I need a bit of time to look over your CF log to make sure we didn't miss anything.

In the meantime do this.

Open notepad and then copy and paste the bolded lines below into it. Go to File > save as and name the file fixes.bat, change the Save as type to all files and save it to your desktop.

@echo off
sc stop npggsvc
sc delete npggsvc

Double-click on fixes.bat file to execute it.

Reboot your computer for it to take effect

Download TFC to your desktop

Close any open windows.
Double click the TFC icon to run the program
TFC will close all open programs itself in order to run,
Click the Start button to begin the process.
Allow TFC to run uninterrupted.
The program should not take long to finish it's job
Once its finished it should automatically reboot your machine,
if it doesn't, manually reboot to ensure a complete clean

Please download Malwarebytes' Anti-Malware from Here or Here

Double-click mbam-setup.exe and follow the prompts to install the program.
At the end, be sure a checkmark is placed next to Update Malwarebytes' Anti-Malware and Launch Malwarebytes' Anti-Malware, then click Finish.
If an update is found, it will download and install the latest version.
Once the program has loaded, select Perform quick scan, then click Scan.
When the scan is complete, click OK, then Show Results to view the results.
Be sure that everything is checked, and click Remove Selected .
When completed, a log will open in Notepad.
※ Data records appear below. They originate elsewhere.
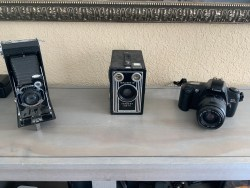 Canon Eos rebel GKodak Eastman film cameras Brownie target six-16
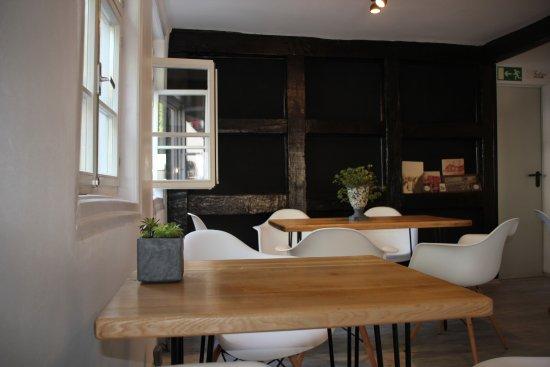 Bensheim, Duitsland: Das gemütliche Innere die 2te.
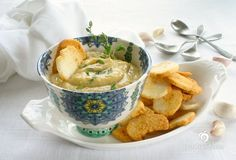 Rich and delicious perfect as a dip or accompaniment to your main course. Bread Appetizers, Vegan Appetizers, Appetizer Recipes, Delicious Vegan Recipes, Vegetarian Recipes, Healthy Recipes, Free Recipes, Healthy Food, Healthy Eating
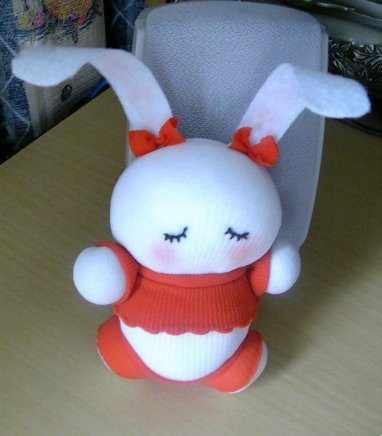 image آموزش عکس به عکس درست کردن عروسک خرگوش با جوراب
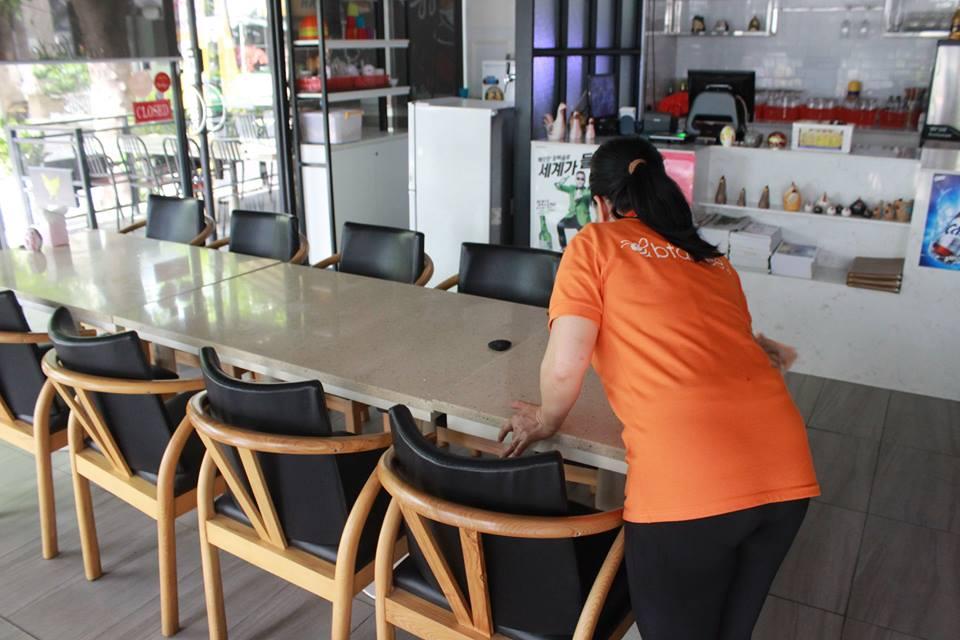 công ty cam kết nhân viên giúp việc nhà theo giờ uy tín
Please save it to a convenient location and post the results.
Note: If you receive a notice that some of the items couldn't be removed, that they have been added to the delete on reboot list, please reboot.

Post the report and also a new HJT log please

setirich · Oct 7, 2009

Hi Ken...

I created the cmd file as instructed...ran it...rebooted...and then ran tfc as also advised...and it rebooted.
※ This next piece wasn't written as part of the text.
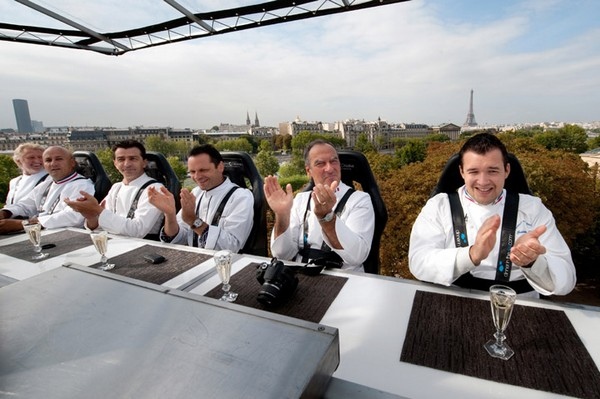Ужин в небе Парижа. Фото: AFP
After that I ran the malware & hjt scans...one item...to remove some of the files & directories that where touched by the various badware, I dropped to cmd prompt, and they were 'deletable' from there. Lots of attempts to run hjt, spybot, etc, left various folders & files that didn't respond to a windows delete, but dropping to a dos (like) prompt they went away with no problem.

Here's the malware log...it's just before I pushed the button to handle the issues...I actually ran the wrong scan here...did the full Monty !!!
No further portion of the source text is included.